= Trusted third party =

In cryptography, a trusted third party (TTP) is an entity which facilitates interactions between two parties who both trust the third party; the third party reviews all critical transaction communications between the parties, based on the ease of creating fraudulent digital content. In TTP models, the relying parties use this trust to secure their own interactions. TTPs are common in any number of commercial transactions and in cryptographic digital transactions as well as cryptographic protocols, for example, a certificate authority (CA) would issue a digital certificate to one of the two parties in the next example. The CA then becomes the TTP to that certificate's issuance. Likewise transactions that need a third party recordation would also need a third-party repository service of some kind.

'Trusted' means that a system needs to be trusted to act in your interests, but it has the option (either at will or involuntarily) to act against your interests. 'Trusted' also means that there is no way to verify if that system is operating in your interests, hence the need to trust it. Corollary: if a system can be verified to operate in your interests, it would not need your trust. And if it can be shown to operate against your interests one would not use it.

==An example==
Suppose Alice and Bob wish to communicate securely – they may choose to use cryptography. Without ever having met Bob, Alice may need to obtain a key to use to encrypt messages to him. In this case, a TTP is a third party who may have previously seen Bob (in person), or is otherwise willing to vouch for that this key (typically in a public key certificate) belongs to the person indicated in that certificate, in this case, Bob. Let's call this third person Trent. Trent gives Bob's key to Alice, who then uses it to send secure messages to Bob. Alice can trust this key to be Bob's if she trusts Trent. In such discussions, it is simply assumed that she has valid reasons to do so (of course there is the issue of Alice and Bob being able to properly identify Trent as Trent and not someone impersonating Trent).

▸ DATA BLOCK:
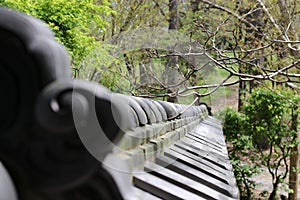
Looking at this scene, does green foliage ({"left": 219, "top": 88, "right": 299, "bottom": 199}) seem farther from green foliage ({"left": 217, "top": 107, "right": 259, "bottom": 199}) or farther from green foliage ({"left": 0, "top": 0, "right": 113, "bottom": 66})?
green foliage ({"left": 0, "top": 0, "right": 113, "bottom": 66})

▸ YOUR INSTRUCTIONS: From the trusted third party article above, write out word for word the passage that begins at the words "In cryptography, a" and ends after the words "of some kind.".

▸ RESULT OF THIS EXERCISE:
In cryptography, a trusted third party (TTP) is an entity which facilitates interactions between two parties who both trust the third party; the third party reviews all critical transaction communications between the parties, based on the ease of creating fraudulent digital content. In TTP models, the relying parties use this trust to secure their own interactions. TTPs are common in any number of commercial transactions and in cryptographic digital transactions as well as cryptographic protocols, for example, a certificate authority (CA) would issue a digital certificate to one of the two parties in the next example. The CA then becomes the TTP to that certificate's issuance. Likewise transactions that need a third party recordation would also need a third-party repository service of some kind.